Friday, October 22, 2004

Sigh . . . blondes

So I must be a ravenous wolf in really bad sheep's clothing---(are my sequins showing? Hehe. I always pictured the Big Bad wolf wearing a red sequin suit; go figure)---because women always have something else to do. This girl from my first block storyboarding class is an animator, which is more or less up my alley; she can be goofy, which I excel at, and she's got a good nose. Who could ask for anything more? (I'm still waiting on my Toyota.)

Problem is, she had some unexplained plans tonight so I'll be flying solo. Let's see: yogurt pretzels, chocolate Silk and homemade nachos. Check. Homework? Check. Laundry? Check. So I got "stuff to do" (mafia accent). And maybe, though its callous, I'm missing a good lip-lock; don't get me wrong, while I don't deny an exaggerated quantity of hormonal vigor I also connect a kiss more w/ a person's perception of how attractive I am, and since I'm working on a new virgin pair of lips, I'm almost certain---NOT VERY. (Cue retaliatory rebuttal here.)Most of you probably think it's lunacy to so contemplate a kiss. I don't want a make-out session, either. Just a ... $%&*$%@ Nevermind. Bah.

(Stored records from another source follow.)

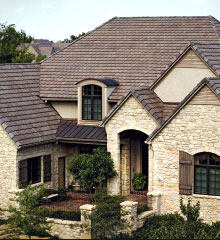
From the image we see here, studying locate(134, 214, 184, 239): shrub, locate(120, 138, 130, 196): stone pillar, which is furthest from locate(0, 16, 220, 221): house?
locate(134, 214, 184, 239): shrub

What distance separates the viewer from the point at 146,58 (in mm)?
35875

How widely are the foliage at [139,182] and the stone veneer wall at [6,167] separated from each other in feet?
18.9

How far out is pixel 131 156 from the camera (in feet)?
110

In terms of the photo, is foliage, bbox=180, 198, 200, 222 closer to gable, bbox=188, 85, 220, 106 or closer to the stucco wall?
the stucco wall

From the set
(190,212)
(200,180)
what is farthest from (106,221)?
(200,180)

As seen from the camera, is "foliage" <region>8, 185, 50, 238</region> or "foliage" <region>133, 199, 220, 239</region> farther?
"foliage" <region>8, 185, 50, 238</region>

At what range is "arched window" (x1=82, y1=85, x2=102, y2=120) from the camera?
34.3 metres

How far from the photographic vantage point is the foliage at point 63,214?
2852 cm

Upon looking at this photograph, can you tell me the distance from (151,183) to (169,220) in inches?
89.0

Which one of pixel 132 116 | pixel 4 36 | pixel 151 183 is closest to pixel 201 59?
pixel 132 116

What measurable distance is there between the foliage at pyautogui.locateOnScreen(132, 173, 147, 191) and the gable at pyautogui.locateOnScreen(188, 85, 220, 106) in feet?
19.6

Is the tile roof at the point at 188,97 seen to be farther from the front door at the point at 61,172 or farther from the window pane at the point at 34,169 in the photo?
the front door at the point at 61,172

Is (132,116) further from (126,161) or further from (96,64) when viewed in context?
(96,64)

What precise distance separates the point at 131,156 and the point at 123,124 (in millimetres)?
2511
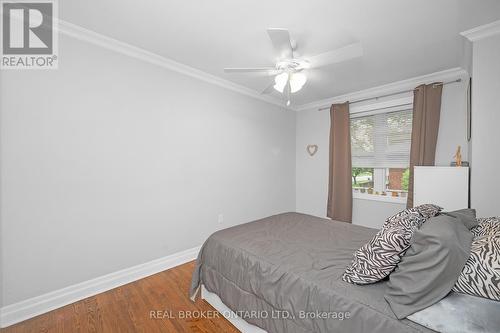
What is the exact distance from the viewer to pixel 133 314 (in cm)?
183

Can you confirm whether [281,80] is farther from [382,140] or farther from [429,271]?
[382,140]

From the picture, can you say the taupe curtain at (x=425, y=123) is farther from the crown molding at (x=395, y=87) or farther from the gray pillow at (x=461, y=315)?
the gray pillow at (x=461, y=315)

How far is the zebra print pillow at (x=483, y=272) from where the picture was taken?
0.92 meters

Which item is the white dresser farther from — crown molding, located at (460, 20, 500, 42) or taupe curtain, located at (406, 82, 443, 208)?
crown molding, located at (460, 20, 500, 42)

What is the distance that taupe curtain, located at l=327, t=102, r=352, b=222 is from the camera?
3760 mm

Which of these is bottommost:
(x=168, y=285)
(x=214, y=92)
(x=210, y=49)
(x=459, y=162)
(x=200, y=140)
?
(x=168, y=285)

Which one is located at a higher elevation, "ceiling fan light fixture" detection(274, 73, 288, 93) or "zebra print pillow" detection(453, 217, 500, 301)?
"ceiling fan light fixture" detection(274, 73, 288, 93)

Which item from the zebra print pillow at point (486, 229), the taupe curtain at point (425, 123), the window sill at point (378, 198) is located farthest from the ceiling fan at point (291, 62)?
the window sill at point (378, 198)

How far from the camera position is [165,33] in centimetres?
210

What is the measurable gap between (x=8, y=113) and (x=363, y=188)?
4.58m

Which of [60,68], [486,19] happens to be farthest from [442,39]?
[60,68]

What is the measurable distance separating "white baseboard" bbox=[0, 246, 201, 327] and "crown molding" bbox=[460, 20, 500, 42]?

I most likely am not sounding as misogynistic/cantankerous as I should, being a troglodytic curmudgeon, but I'm working on it. Just got to git summa that bitternass back. That's right, I said bitternass! We doin' it west coast style, g! LOL. Nevermind. Don't . . . ah . . . no. I'm too white and uninformed, too suburban and happily so to start pretending I'm a gangsta. I'll let the white rappers of America handle that task. Although I wouldn't mind having a linguist's guide to South Compton . . .

Alas, the various tendrils of my ugly inner self are protruding. Talk about showing one's sequins!!! I'd better go and scour around for sheep.


  1. BLONDES??????????????? Don't get me started on this subject... I think you already know how I feel about it.

  2. Guys like brunettes better than blondes, anyway. Or at least they should. Brunettes are far prettier. I know, I conducted research.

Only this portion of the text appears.